### DOKUMEN
..............................

Sumber Foto: ilustrasi gambar DLHK DIY
Air memiliki peranan penting yang keberadaannya tidak dapat dipisahkan dengan budaya hidup bermasyarakat. Budaya hidup masyarakat Jawa yang kental dengan nuansa kebatinan merupakan sarana straategis dalam konservasi air. Pandangan masyarakat Jawa yang mengedepankan keseimbangan hidup dengan alam melahirkan konsep-konsep kearifan lokal sebagai implementasi kepedulian kepada alam terutama air.
Pada keperluan konservasi air, para leluhur masyarakat Jawa mengenalkan menggunakan mitos penunggu. Konsep kebatinan masyarakat Jawa bahwa ada kekuatan lain yang berada di luar diri mereka menjadikan mitos-mitos terkait penunggu ini menjadi gagasan yang bisa diterima. Pada akhirnya akan sampai saatnya masyarakat Jawa modern mencari jawaban ilmiah atas mitos-mitos tersebut.
Di dalam buku yang berjudul “Goresan Peradaban” yang diterbitkan oleh Dinas Kebudayaan DIY disebutkan bahwa masyarakat adat budaya pada umumya merupakan masyarakat kosmologis, artinya hidup mengikuti siklus alamiah (2018: IX). Berlatar hal tersebut, masyarakat Jawa mengenal dan membedakan jagat raya menjadi dua hal yakni alam raya sebagai jagad ageng dan manusia sebagai jagad alit. Alam raya dan manusia tidak dapat dipisahkan keterkaitannya di dalam kehidupan. Manusia hidup di alam raya memiliki tugas untuk senantiasa memayu hayuning bawana. Demikian masyarakat Jawa memposisikan dirinya dengan alam raya.
Masyarakat Jawa mengedepankan keseimbangan dalam menjaga kelestarian alam raya. Kesadaran diri masyarakat Jawa sebagai jagad alit melahirkan berbagai kearifan-kearifan lokal masyarakat Jawa yang berkaitan dengan upaya memayu hayuning bawana. Masyarakat Jawa akan berusaha maksimal supaya tercipta keseimbangan yang akan mendatangkan dampak positif pada kehidupan mereka. Berpegang pada semboyan sapa nandur ngundhuh mengarahkan sikap dan perilaku masyarakat Jawa untuk memberikan yang terbaik pada alam raya. Harapannya, alam raya juga akan memberikan hal-hal baik untuk kehidupan. Dengan demikian terjadi lah sebuah korelasi mutualistik yang saling menguntungkan antara manusia dan alam raya.

..............................

### SOAL A
Hitung jumlah baris dalam catatan yang memuat kata "wall". Jawab hanya dengan angkanya.
### SOAL B
Teruskan tulisan tentang kearifan lokal Jawa dalam konservasi air, mulai setelah kalimat terakhirnya.
Teks di atas dan catatan di bawahnya berasal dari sumber yang tidak sama.

..............................

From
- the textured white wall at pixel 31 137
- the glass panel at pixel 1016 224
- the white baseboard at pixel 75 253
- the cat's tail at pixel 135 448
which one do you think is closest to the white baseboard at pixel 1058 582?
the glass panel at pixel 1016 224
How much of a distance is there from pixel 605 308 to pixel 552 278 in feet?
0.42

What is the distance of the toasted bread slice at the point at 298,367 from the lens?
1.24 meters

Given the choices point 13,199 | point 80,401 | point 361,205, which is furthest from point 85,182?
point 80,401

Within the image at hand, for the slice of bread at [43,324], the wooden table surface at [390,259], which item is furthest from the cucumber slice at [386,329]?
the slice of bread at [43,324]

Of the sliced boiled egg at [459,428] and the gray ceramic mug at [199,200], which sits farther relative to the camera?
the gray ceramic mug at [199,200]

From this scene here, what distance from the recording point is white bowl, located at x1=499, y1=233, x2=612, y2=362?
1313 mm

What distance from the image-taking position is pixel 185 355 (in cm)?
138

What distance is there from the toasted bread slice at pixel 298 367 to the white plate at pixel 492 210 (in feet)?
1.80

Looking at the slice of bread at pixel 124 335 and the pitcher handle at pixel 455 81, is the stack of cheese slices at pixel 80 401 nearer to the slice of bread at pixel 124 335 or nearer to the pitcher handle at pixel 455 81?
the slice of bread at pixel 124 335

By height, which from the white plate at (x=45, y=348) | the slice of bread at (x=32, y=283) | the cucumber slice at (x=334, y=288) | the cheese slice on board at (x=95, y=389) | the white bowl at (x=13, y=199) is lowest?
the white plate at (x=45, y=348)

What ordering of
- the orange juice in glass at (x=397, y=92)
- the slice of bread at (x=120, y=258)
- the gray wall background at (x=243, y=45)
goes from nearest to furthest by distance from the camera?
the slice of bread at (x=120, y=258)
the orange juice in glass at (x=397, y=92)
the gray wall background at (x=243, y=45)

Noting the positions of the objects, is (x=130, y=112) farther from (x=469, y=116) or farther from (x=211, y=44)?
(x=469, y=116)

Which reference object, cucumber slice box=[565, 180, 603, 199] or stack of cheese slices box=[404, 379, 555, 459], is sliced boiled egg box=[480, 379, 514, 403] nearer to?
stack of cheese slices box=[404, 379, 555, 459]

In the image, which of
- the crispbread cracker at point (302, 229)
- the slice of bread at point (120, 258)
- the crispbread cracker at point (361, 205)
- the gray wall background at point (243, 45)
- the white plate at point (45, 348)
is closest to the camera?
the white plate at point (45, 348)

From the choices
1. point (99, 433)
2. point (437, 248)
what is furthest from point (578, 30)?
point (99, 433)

..............................

### HASIL TUGAS A
4

### HASIL TUGAS B
Seiring perkembangan zaman, terjadi perubahan-perubahan tatanan kehidupan manusia yang mengakibatkan kerusakan-kerusakan lingkungan. Kerusakan-kerusakan tersebut tentu mempengaruhi kehidupan manusia. Berbagai perilaku manusia modern memiliki andil terhadap pergeseran pandangan lokal tentang keseimbangan manusia dan alam raya. Perilaku penebangan pohon dengan berbagai alasan keperluan manusia secara terang-terangan mengakibatkan kerusakan alam. Salah satu akibat dari penebangan pohon adalah rusaknya ekosistem sungai. Sungai bagi masyarakat Jawa merupakan salah satu sumber air yang sangat bermanfaat dalam kehidupan sehari-hari.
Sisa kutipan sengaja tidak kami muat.